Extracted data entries
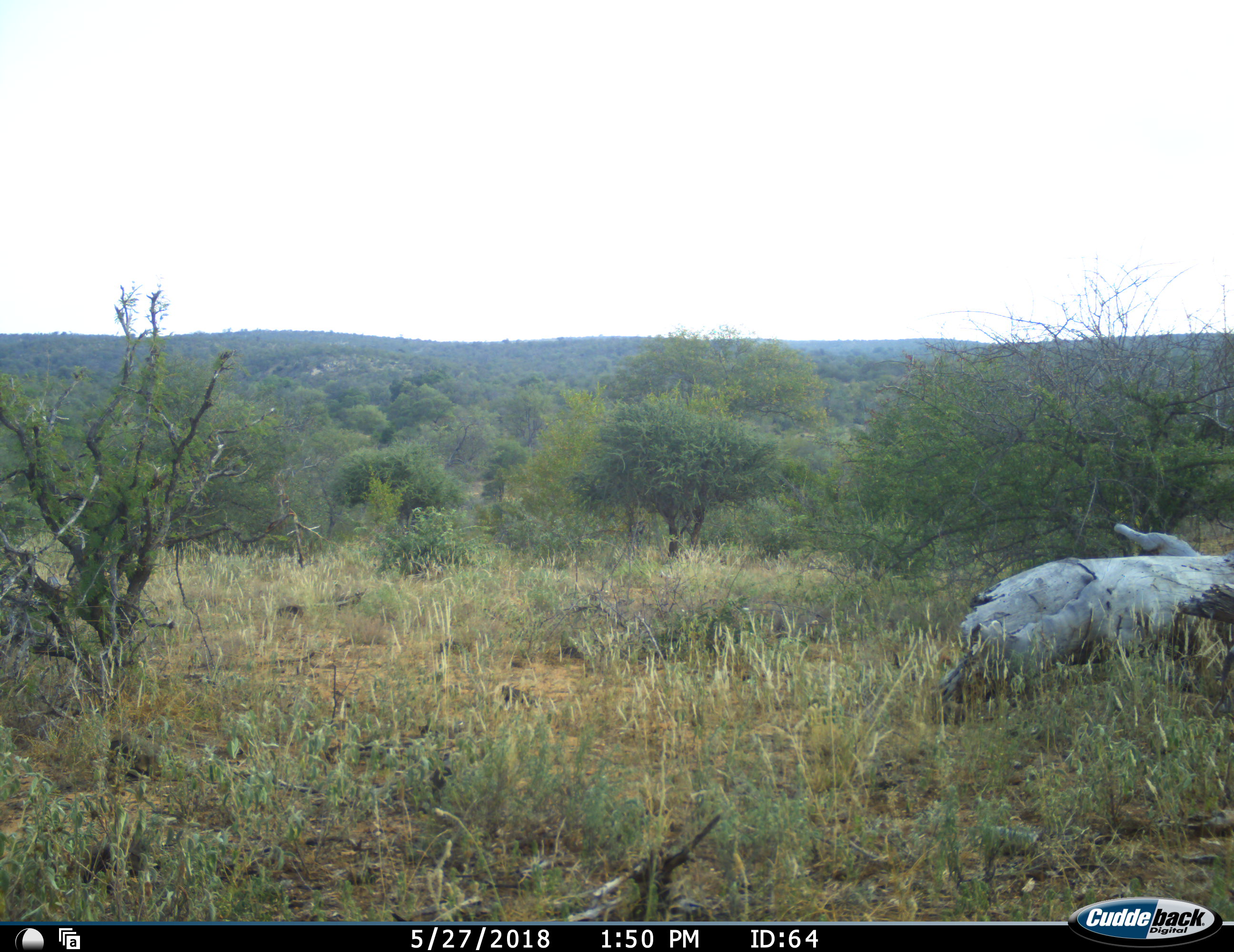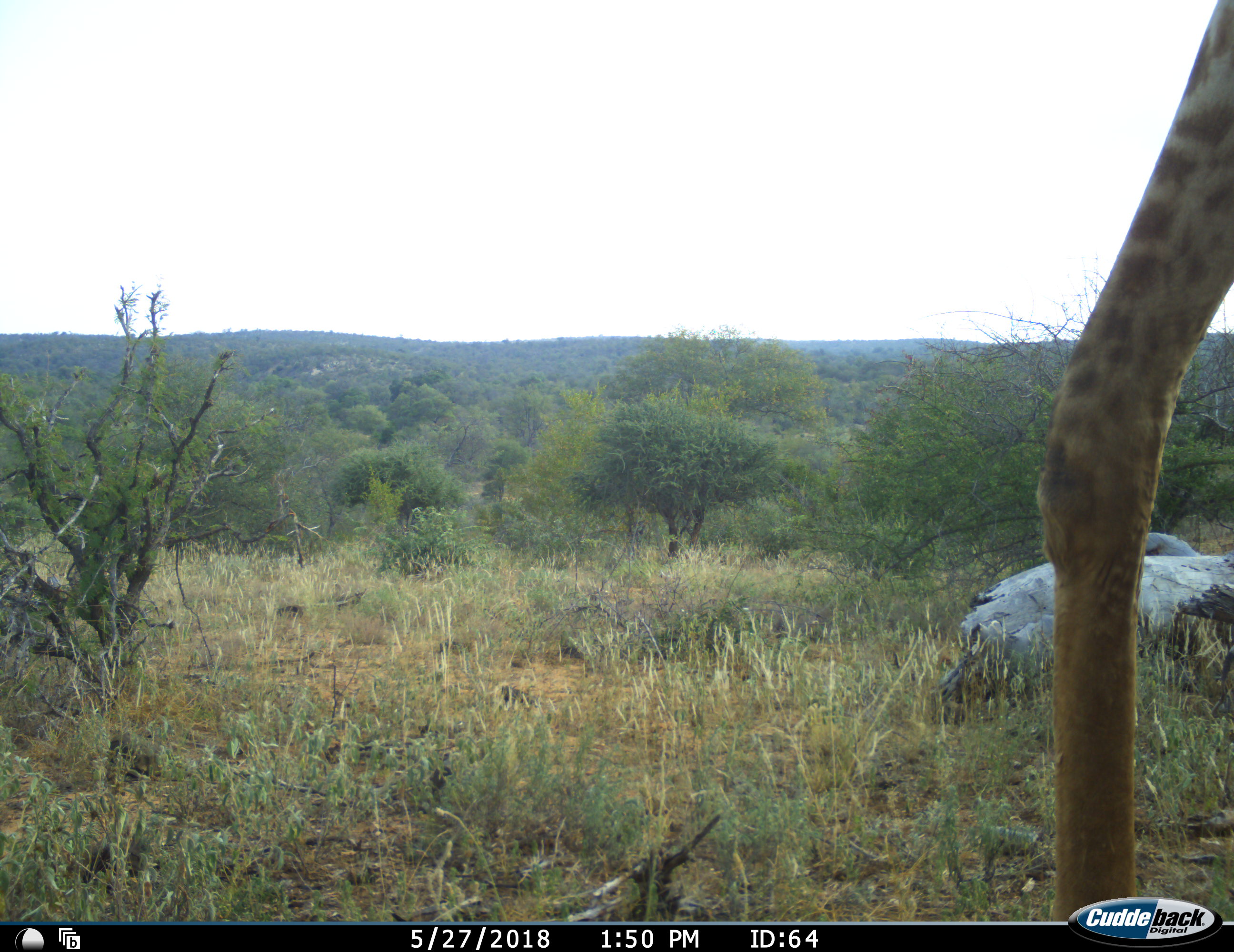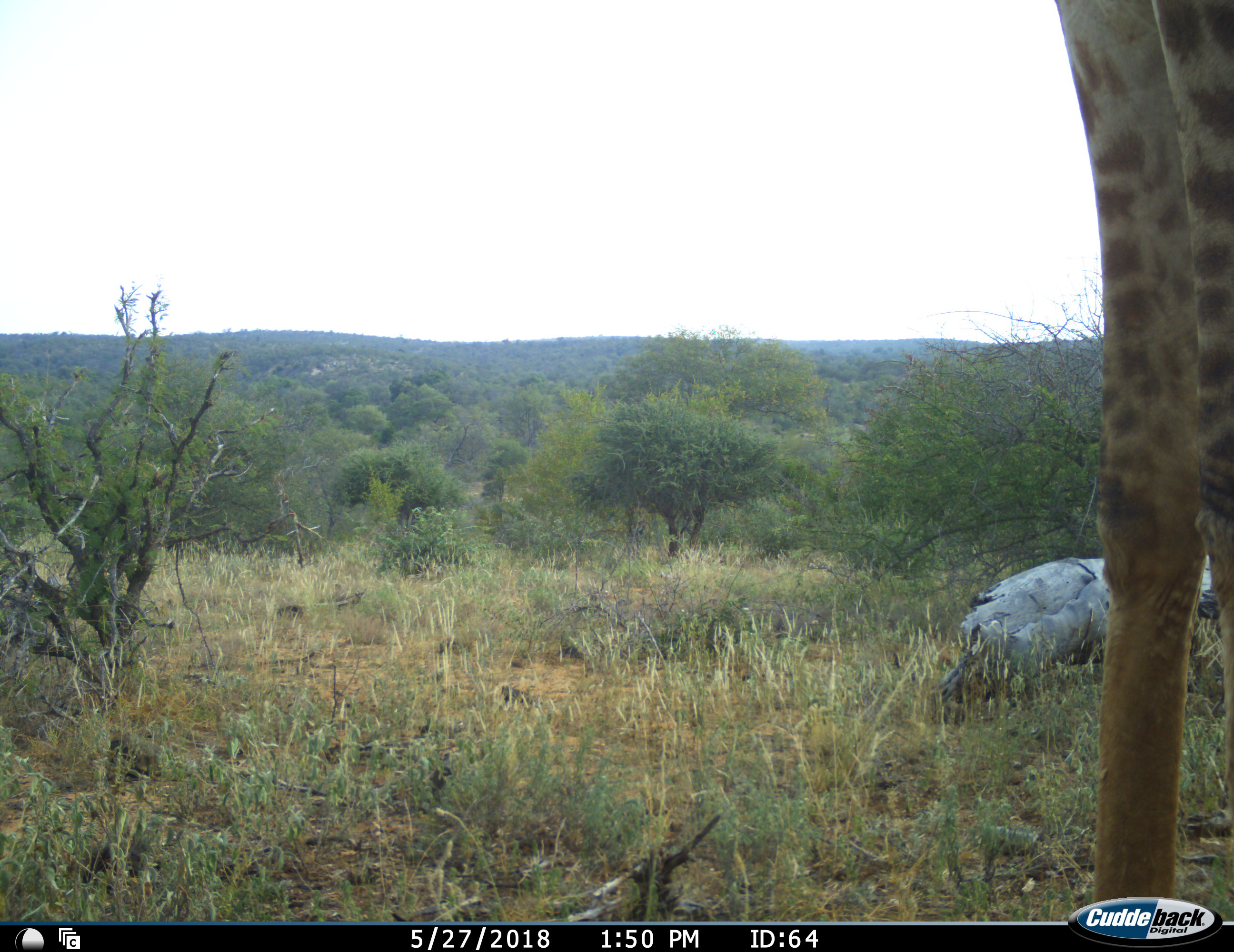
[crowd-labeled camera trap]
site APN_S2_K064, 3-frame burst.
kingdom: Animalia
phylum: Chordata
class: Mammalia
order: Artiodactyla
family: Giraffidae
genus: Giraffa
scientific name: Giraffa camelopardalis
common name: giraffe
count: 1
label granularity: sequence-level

* What the task requires: Once you find the line containing "family: Giraffidae", copy it and every line after it through the end of the records, exactly and nothing else.

* Result of the exercise:
family: Giraffidae
genus: Giraffa
scientific name: Giraffa camelopardalis
common name: giraffe
count: 1
label granularity: sequence-level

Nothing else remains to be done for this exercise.